Yevgeni Alkhimov

Personal information
- Full name: Yevgeni Valeryevich Alkhimov
- Date of birth: 11 February 1977 (age 48)
- Place of birth: Chita, Russian SFSR
- Height: 1.82 m (5 ft 11+1⁄2 in)
- Position(s): Forward

Team information
- Current team: FC Ural Yekaterinburg (director of sports)

Youth career
- 1984–1993: FC Lokomotiv Chita

Senior career*
- Years: Team / Apps / (Gls)
- 1994–2000: FC Lokomotiv Chita / 191 / (40)
- 2001–2002: FC Fakel-Voronezh Voronezh / 30 / (3)
- 2002: FC Lokomotiv Chita / 15 / (3)
- 2003: FC Fakel-Voronezh Voronezh / 25 / (8)
- 2004–2005: FC Lokomotiv Chita / 82 / (38)
- 2006–2008: FC Ural Yekaterinburg / 80 / (31)
- 2008: FC Salyut-Energia Belgorod / 22 / (12)
- 2009: FC SKA-Energiya Khabarovsk / 33 / (6)
- 2010: FC Volgar-Gazprom Astrakhan / 9 / (0)
- 2010: FC Sokol Saratov / 11 / (3)
- 2011–2013: FC Chita / 42 / (19)

Managerial career
- 2016–2017: FC Chita (director)
- 2017–: FC Ural Yekaterinburg (director of sports)

= Yevgeni Alkhimov =

Russian footballer and official

Yevgeni Valeryevich Alkhimov (Евгений Валерьевич Алхимов; born 11 February 1977) is a Russian professional football official and a former player.
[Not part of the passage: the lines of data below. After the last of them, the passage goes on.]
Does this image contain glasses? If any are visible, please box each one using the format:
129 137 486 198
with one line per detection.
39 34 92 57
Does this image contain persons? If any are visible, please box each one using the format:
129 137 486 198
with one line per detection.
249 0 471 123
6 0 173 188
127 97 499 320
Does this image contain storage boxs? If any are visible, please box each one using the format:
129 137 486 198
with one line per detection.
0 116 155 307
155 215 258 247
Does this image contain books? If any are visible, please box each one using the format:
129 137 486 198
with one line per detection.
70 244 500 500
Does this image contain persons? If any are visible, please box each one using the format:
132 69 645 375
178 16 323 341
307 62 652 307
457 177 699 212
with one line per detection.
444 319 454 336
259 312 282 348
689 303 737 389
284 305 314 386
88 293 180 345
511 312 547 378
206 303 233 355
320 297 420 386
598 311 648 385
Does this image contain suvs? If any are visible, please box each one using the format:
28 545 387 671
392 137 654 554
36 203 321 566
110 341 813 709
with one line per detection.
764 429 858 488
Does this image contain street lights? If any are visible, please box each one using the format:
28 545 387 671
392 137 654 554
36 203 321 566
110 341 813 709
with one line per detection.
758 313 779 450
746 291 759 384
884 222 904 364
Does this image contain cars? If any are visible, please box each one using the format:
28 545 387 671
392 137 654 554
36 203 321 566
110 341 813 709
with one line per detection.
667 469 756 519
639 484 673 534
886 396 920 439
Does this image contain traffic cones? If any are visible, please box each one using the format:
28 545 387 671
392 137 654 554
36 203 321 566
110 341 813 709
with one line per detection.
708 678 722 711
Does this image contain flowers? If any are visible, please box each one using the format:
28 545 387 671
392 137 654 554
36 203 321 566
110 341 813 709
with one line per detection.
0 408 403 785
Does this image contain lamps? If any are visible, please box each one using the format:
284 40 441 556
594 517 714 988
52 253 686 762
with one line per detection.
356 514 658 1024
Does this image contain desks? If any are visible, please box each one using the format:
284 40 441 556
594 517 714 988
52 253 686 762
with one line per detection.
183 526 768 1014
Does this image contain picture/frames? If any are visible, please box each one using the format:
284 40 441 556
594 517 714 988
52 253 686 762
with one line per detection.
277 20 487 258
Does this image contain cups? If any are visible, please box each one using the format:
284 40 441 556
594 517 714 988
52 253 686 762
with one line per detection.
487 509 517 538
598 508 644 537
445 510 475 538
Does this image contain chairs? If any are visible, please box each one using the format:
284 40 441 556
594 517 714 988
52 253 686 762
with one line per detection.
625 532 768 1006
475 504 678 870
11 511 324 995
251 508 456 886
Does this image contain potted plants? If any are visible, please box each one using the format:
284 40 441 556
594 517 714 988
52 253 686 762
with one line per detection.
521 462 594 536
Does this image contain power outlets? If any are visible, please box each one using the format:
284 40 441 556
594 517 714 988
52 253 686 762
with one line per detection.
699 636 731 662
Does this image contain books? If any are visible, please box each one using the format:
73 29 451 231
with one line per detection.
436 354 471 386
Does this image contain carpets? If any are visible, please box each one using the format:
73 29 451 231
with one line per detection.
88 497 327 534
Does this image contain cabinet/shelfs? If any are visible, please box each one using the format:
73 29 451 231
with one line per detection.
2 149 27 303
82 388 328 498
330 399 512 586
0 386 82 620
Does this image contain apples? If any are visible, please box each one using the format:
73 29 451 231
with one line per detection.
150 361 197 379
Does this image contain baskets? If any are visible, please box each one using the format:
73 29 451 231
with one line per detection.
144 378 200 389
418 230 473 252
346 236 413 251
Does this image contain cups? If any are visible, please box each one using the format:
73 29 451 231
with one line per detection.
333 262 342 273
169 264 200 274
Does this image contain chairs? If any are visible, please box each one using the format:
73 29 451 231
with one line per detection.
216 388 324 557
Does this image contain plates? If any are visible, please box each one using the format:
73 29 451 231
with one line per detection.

He is the director of sports for FC Ural Yekaterinburg, where he played from 2006 to 2008.

==Playing career==

He made his debut in the Russian Premier League in 2001 for FC Fakel Voronezh.

He is the best Russian Football National League scorer ever.

==Honours==
- Russian First Division top scorer: 2005 (24 goals), 2006 (25 goals).